→ **Work instructions**:
Render the text of the entries below as a numbered list, omitting any blank lines and leaving the pictures out of the answer.

Pictures with brief captions
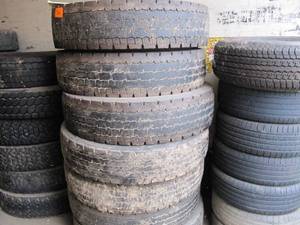 lot 5010 image: 7 11x24.5 Tires Road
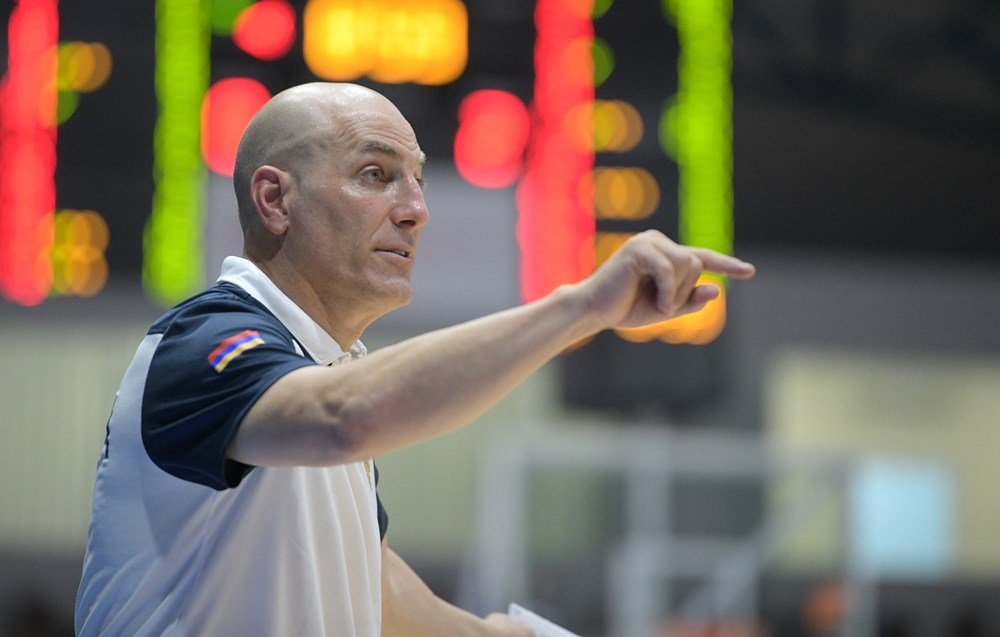 Coach giving instructions during a game with scoreboard in background.
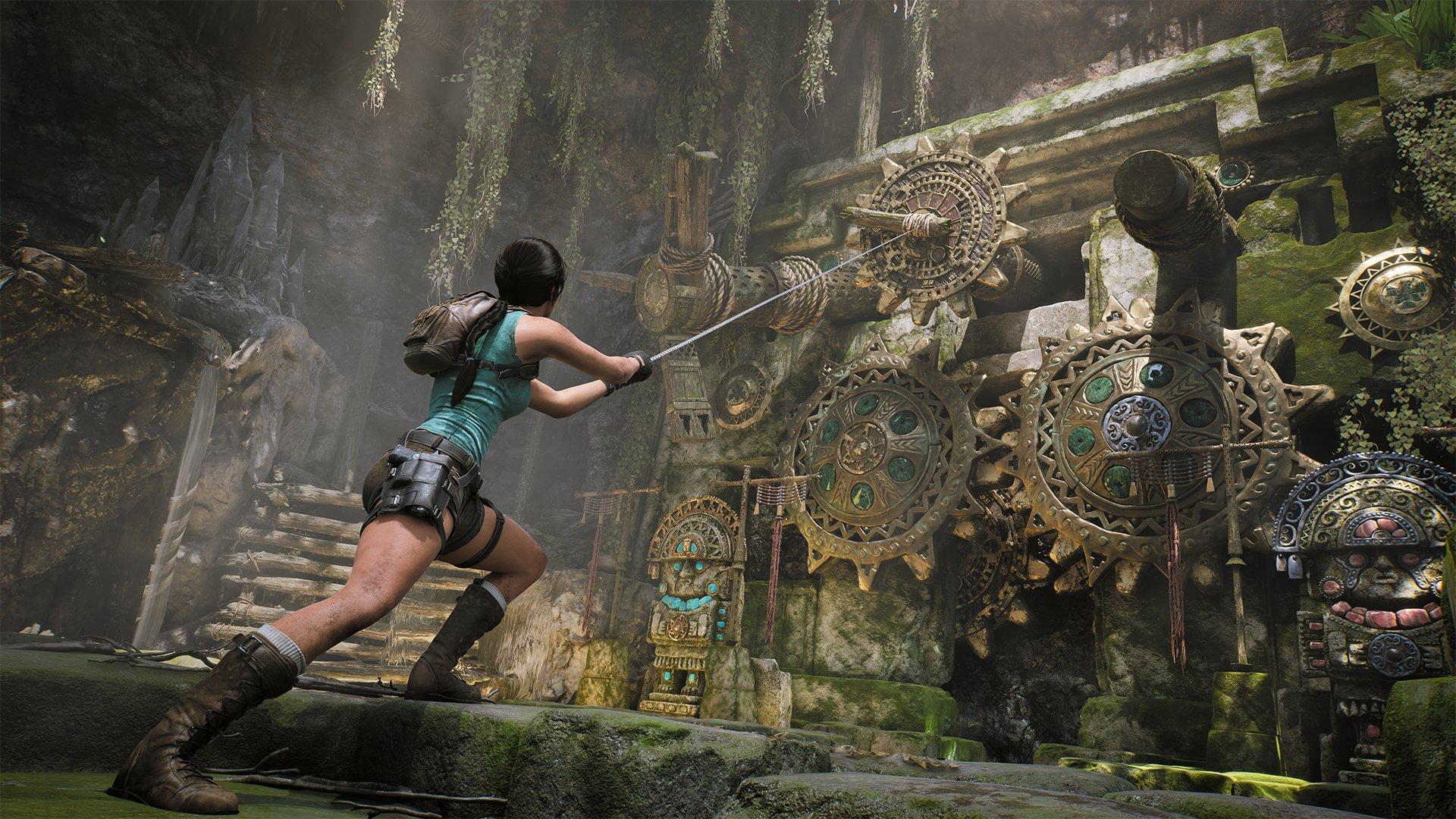 A woman holds a rope that is attached to a large cog on a wall of golden cogs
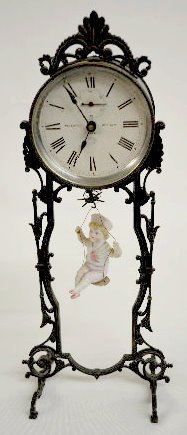 Ansonia “Bobbing Doll” Metal Clock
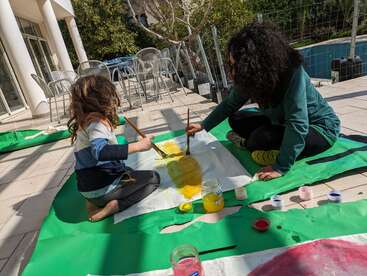 A child and an adult sit outdoors on a patio, painting a large sheet with yellow paint, surrounded by jars and containers of colorful paint.
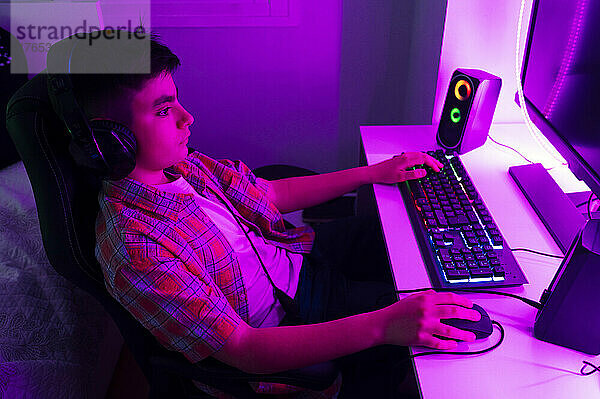 Junge mit Kopfhörern spielt Videospiel am Computer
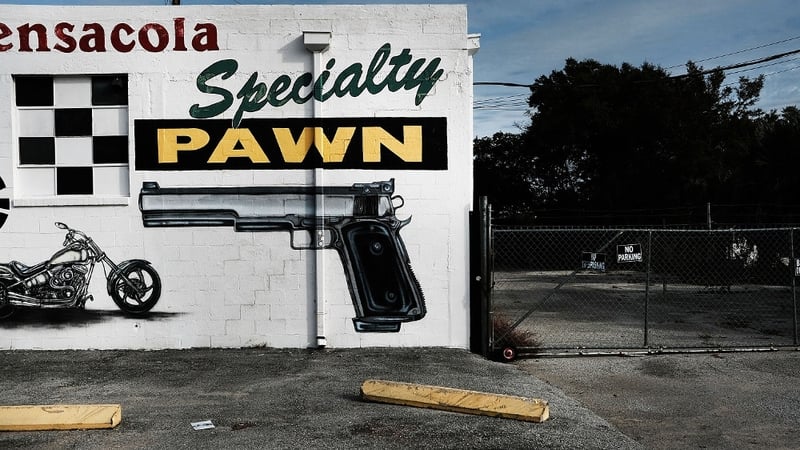 A pawn shop wall in Pensacola is painted with guns and other items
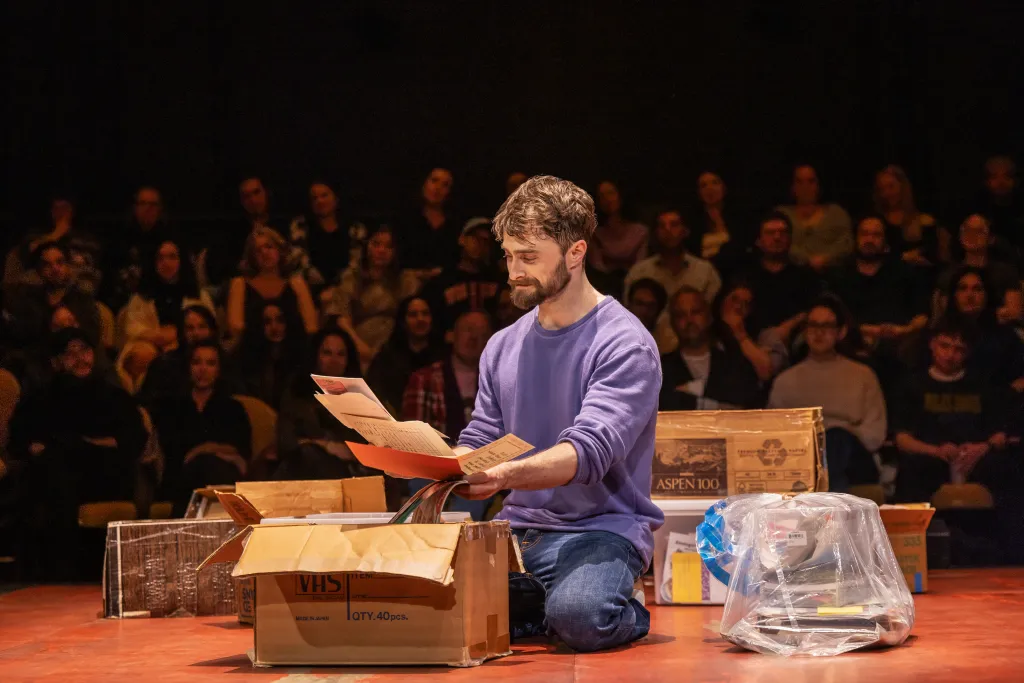 Daniel Radcliffe on his knees, reading notes from a cardboard box, with an audience in the background
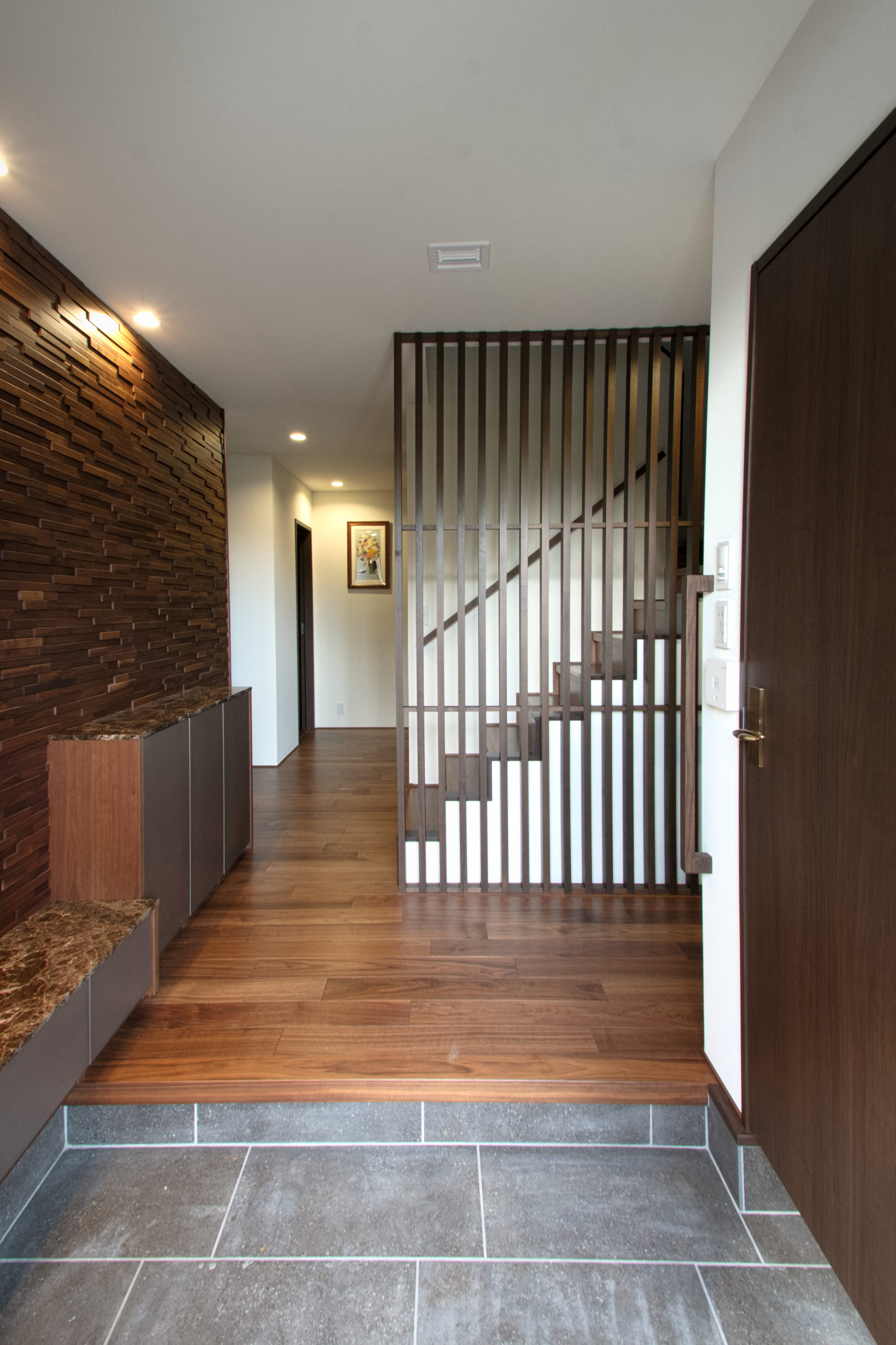 広々とした玄関は階段横の壁を格子パネルとしてさらに視線の抜ける空間に大きな壁面の木調パネルが存在感を醸し出します。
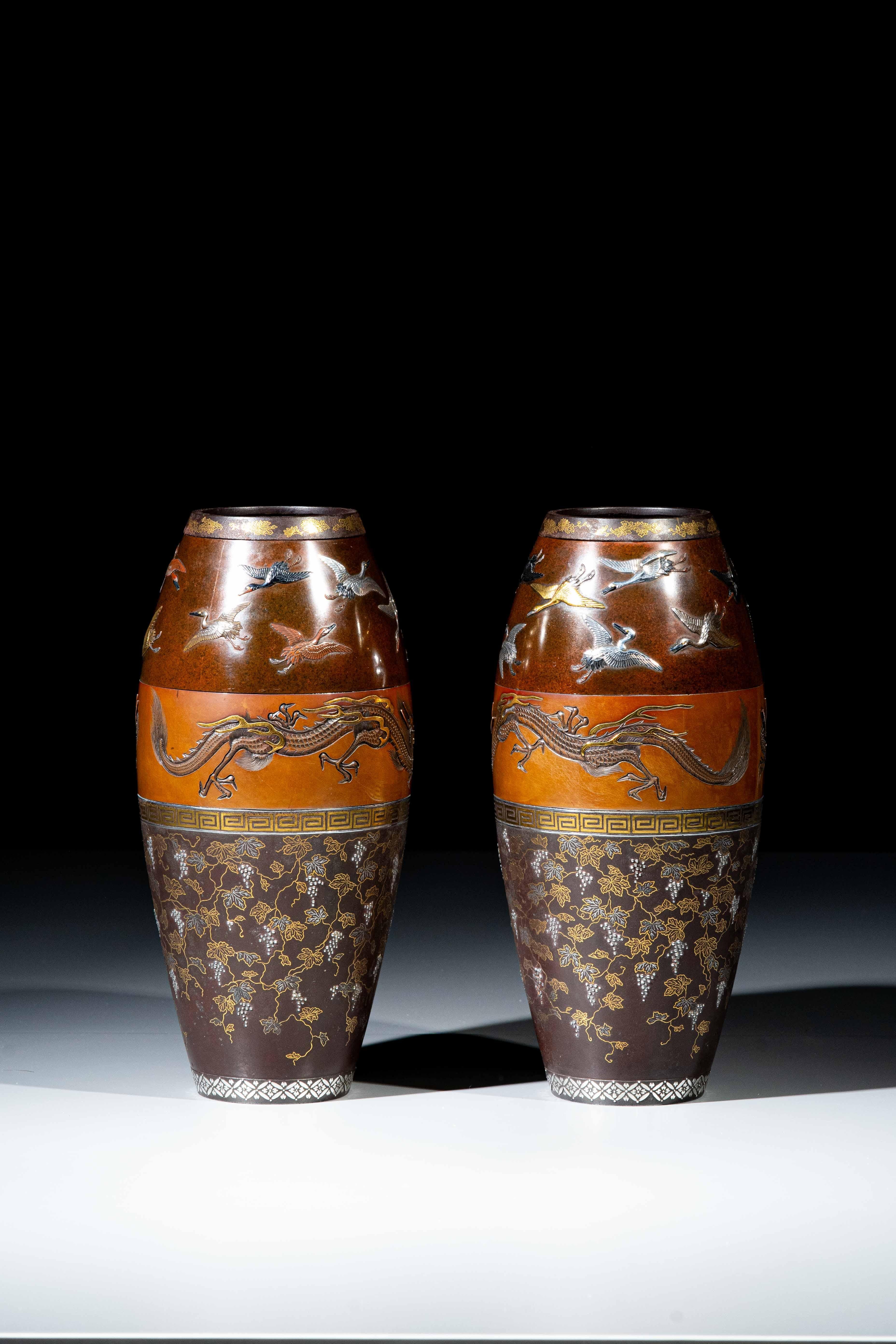Paire de vases en fer et en bronze, avec des incrustations de nunomezogan en or et en argent, ainsi que des incrustations en relief de shishiaibori et de iro-e takazogan en shibuichi et shakudo, signées Hamada Sei. La bande supérieure représente de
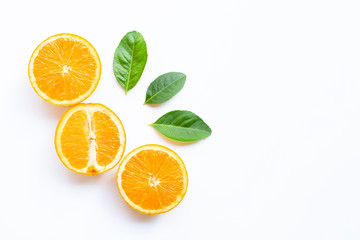 High vitamin C, Juicy and sweet. Fresh orange fruit with green leaves  on white.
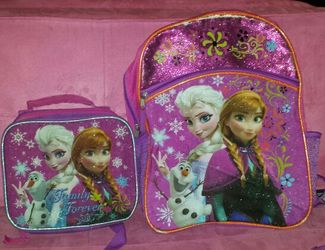 Frozen back pack has slight tear across top w/lunch box
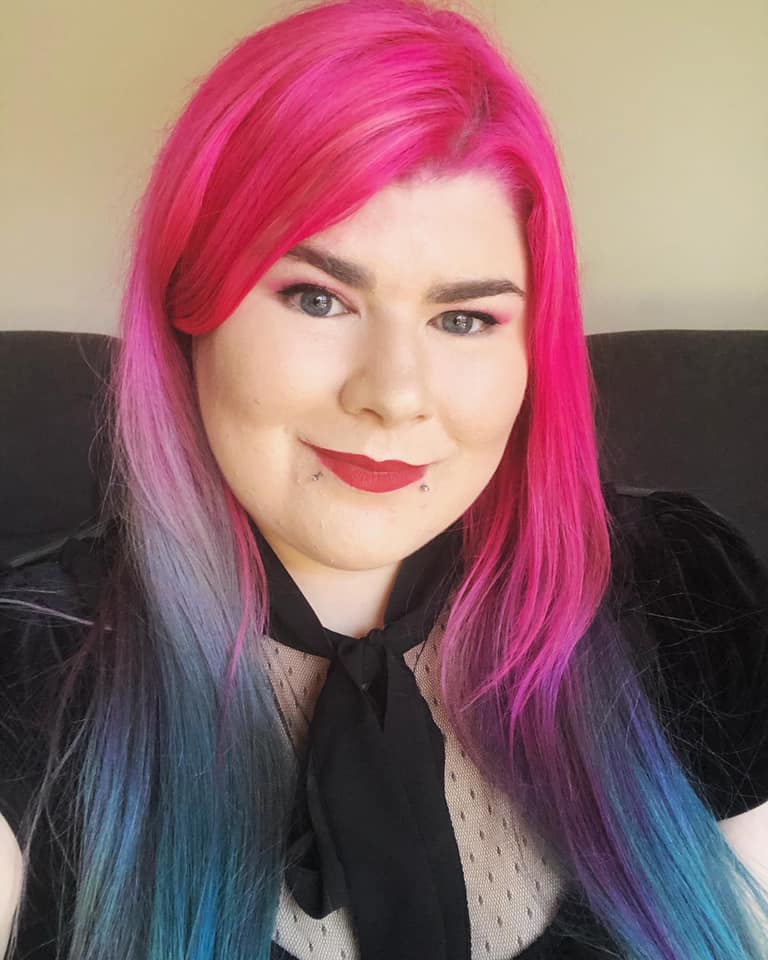 Portrait photo of Zoe, who has white skin and long hair that is a gradient of pink to blue. Zoe is wearing a black neck tie and red lipstick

→ **Expected answer**:
1.  lot 5010 image: 7 11x24.5 Tires Road
2.  Coach giving instructions during a game with scoreboard in background.
3.  A woman holds a rope that is attached to a large cog on a wall of golden cogs
4.  Ansonia “Bobbing Doll” Metal Clock
5.  A child and an adult sit outdoors on a patio, painting a large sheet with yellow paint, surrounded by jars and containers of colorful paint.
6.  Junge mit Kopfhörern spielt Videospiel am Computer
7.  A pawn shop wall in Pensacola is painted with guns and other items
8.  Daniel Radcliffe on his knees, reading notes from a cardboard box, with an audience in the background
9.  広々とした玄関は階段横の壁を格子パネルとしてさらに視線の抜ける空間に大きな壁面の木調パネルが存在感を醸し出します。
10. Paire de vases en fer et en bronze, avec des incrustations de nunomezogan en or et en argent, ainsi que des incrustations en relief de shishiaibori et de iro-e takazogan en shibuichi et shakudo, signées Hamada Sei. La bande supérieure représente de
11.  High vitamin C, Juicy and sweet. Fresh orange fruit with green leaves  on white.
12.  Frozen back pack has slight tear across top w/lunch box
13.  Portrait photo of Zoe, who has white skin and long hair that is a gradient of pink to blue. Zoe is wearing a black neck tie and red lipstick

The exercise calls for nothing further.